Dataset records
---

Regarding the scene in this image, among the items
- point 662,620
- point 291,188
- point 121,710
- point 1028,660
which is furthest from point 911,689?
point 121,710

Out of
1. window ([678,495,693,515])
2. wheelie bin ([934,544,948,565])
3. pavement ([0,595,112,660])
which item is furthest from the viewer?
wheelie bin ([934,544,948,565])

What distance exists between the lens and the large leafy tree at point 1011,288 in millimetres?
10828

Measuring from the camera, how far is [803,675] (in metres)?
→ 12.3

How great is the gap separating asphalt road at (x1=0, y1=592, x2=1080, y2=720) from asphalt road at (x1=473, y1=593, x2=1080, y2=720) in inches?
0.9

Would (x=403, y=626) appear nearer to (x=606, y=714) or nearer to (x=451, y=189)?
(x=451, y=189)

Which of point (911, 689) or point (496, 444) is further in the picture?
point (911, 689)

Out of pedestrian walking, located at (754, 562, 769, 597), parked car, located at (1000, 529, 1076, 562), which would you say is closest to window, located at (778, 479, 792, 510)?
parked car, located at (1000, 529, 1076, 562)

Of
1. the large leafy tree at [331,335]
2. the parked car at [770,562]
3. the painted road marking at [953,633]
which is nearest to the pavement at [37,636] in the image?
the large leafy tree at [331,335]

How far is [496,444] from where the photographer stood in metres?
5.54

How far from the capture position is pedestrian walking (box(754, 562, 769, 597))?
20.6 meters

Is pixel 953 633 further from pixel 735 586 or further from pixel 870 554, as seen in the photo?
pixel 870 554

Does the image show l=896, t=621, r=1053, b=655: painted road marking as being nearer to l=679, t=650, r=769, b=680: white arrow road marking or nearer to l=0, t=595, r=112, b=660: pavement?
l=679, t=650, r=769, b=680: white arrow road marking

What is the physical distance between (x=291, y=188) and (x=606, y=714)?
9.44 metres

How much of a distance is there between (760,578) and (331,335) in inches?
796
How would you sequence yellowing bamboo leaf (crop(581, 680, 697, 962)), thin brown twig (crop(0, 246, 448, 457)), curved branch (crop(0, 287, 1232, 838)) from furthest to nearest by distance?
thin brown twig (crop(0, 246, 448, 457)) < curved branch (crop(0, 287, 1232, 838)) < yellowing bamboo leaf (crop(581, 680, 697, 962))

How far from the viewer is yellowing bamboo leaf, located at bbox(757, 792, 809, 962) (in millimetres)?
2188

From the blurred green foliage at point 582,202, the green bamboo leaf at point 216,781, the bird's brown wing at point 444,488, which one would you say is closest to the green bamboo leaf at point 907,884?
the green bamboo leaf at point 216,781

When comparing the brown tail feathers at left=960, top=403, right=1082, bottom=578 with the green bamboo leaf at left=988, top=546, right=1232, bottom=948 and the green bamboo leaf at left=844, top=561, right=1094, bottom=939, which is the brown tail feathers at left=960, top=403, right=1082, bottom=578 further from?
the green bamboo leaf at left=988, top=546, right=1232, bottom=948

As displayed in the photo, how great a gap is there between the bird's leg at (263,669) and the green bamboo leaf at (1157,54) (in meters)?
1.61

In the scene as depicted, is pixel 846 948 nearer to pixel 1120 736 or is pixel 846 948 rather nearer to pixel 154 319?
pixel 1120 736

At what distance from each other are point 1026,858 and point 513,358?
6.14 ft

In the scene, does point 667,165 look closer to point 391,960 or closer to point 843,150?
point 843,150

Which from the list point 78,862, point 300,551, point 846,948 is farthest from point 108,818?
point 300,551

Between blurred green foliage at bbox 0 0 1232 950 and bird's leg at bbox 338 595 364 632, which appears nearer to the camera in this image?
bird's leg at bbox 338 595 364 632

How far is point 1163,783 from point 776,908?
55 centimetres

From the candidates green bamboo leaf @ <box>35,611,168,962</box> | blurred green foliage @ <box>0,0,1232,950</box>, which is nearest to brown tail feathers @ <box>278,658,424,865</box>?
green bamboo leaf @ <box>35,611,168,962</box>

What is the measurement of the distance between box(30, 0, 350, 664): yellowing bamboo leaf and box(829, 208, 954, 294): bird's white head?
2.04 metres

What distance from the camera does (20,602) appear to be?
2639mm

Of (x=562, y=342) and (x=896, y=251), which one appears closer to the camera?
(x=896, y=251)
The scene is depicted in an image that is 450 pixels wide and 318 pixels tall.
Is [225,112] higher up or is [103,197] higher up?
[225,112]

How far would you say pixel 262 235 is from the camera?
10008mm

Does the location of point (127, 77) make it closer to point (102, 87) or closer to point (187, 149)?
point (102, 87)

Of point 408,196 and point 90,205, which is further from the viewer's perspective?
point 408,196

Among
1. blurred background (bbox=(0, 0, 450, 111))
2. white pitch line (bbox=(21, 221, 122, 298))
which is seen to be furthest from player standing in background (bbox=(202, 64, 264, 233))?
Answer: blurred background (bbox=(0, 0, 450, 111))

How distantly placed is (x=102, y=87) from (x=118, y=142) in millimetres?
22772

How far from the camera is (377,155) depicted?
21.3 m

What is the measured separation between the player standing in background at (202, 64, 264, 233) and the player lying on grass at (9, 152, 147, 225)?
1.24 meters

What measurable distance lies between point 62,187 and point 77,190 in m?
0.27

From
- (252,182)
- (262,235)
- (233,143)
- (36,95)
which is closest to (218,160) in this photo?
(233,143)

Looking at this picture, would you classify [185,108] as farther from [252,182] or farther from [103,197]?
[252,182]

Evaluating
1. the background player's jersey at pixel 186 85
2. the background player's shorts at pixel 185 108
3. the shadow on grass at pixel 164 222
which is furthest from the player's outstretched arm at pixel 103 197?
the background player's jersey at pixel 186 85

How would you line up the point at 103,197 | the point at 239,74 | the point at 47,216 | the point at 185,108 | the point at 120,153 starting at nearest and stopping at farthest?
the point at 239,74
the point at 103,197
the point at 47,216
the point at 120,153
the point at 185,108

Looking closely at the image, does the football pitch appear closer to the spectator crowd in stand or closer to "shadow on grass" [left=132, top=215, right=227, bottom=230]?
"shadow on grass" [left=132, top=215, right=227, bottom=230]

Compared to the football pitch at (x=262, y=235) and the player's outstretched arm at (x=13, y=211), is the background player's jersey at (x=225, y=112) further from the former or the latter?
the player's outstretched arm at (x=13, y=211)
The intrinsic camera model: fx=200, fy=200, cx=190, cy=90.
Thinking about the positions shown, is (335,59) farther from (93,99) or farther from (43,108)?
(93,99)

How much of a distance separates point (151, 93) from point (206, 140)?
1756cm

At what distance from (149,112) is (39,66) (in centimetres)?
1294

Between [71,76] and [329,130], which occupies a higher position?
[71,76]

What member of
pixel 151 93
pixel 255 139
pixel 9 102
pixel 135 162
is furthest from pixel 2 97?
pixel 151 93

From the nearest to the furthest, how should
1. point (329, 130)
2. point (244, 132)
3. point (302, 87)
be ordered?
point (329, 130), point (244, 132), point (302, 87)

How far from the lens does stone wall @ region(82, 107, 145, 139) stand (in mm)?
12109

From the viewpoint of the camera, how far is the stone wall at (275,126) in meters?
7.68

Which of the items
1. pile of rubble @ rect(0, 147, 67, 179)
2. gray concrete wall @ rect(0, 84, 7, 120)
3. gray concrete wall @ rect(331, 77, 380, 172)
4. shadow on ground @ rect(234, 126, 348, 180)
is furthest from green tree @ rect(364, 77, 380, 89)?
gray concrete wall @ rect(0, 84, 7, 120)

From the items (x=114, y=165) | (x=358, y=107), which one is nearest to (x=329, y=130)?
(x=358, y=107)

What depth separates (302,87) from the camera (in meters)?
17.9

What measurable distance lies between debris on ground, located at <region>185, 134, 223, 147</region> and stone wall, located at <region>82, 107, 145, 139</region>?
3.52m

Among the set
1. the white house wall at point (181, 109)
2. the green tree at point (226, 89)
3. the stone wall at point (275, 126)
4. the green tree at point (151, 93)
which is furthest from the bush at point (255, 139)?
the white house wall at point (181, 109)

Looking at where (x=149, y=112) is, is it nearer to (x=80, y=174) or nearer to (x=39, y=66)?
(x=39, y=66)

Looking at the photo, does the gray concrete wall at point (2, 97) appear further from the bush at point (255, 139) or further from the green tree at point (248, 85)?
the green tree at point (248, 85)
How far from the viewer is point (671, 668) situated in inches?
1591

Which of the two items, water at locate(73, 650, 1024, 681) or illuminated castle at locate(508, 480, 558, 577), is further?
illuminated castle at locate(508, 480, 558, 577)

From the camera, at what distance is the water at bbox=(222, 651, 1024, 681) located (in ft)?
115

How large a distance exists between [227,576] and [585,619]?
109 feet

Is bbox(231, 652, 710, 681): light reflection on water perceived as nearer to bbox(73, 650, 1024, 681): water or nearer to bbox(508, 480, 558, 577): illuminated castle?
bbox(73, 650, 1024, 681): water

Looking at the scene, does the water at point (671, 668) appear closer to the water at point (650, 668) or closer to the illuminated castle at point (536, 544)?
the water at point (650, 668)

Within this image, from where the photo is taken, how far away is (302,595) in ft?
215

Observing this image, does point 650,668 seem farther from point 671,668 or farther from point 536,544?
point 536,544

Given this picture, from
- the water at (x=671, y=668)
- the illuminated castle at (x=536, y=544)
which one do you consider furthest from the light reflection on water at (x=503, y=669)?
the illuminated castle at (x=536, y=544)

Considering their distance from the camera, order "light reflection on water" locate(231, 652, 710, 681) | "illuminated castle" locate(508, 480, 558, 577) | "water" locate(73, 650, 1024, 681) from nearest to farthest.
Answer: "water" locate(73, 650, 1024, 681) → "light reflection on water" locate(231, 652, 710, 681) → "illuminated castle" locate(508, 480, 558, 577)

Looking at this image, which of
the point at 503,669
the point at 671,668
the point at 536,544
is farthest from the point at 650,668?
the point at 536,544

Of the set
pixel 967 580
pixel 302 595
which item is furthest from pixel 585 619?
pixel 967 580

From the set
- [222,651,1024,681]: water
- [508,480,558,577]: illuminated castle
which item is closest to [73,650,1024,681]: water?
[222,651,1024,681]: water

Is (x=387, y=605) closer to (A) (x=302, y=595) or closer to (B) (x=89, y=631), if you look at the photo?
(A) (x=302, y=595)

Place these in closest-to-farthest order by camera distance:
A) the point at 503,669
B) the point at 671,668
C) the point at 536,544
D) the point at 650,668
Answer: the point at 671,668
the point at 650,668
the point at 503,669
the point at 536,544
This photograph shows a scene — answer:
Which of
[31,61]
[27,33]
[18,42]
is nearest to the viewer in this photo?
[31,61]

---

• [Stated goal]: Reproduce the material from its beginning up to and including the line containing "20.6 meters", changing "asphalt road" to "tarmac road" and leaving everything else as it is.

• [Output of the exercise]:
Regarding the scene in this image, among the items
- point 662,620
- point 291,188
- point 121,710
- point 1028,660
which is furthest from point 911,689?
point 121,710

Out of
1. window ([678,495,693,515])
2. wheelie bin ([934,544,948,565])
3. pavement ([0,595,112,660])
which item is furthest from the viewer?
wheelie bin ([934,544,948,565])

What distance exists between the lens and the large leafy tree at point 1011,288 in millimetres?
10828

Measuring from the camera, how far is [803,675] (in metres)?
→ 12.3

How great is the gap separating tarmac road at (x1=0, y1=592, x2=1080, y2=720) from tarmac road at (x1=473, y1=593, x2=1080, y2=720) in inches?
0.9

Would (x=403, y=626) appear nearer to (x=606, y=714) or nearer to (x=451, y=189)?
(x=451, y=189)

Which of point (911, 689) or point (496, 444) is further in the picture?
point (911, 689)

Out of pedestrian walking, located at (754, 562, 769, 597), parked car, located at (1000, 529, 1076, 562), which would you say is closest to window, located at (778, 479, 792, 510)?
parked car, located at (1000, 529, 1076, 562)

Of
1. the large leafy tree at [331,335]
2. the parked car at [770,562]
3. the painted road marking at [953,633]
which is nearest to the pavement at [37,636] in the image?
the large leafy tree at [331,335]

How far is [496,444] from where the photographer stood in metres?
5.54

How far from the capture position is pedestrian walking (box(754, 562, 769, 597))?
20.6 meters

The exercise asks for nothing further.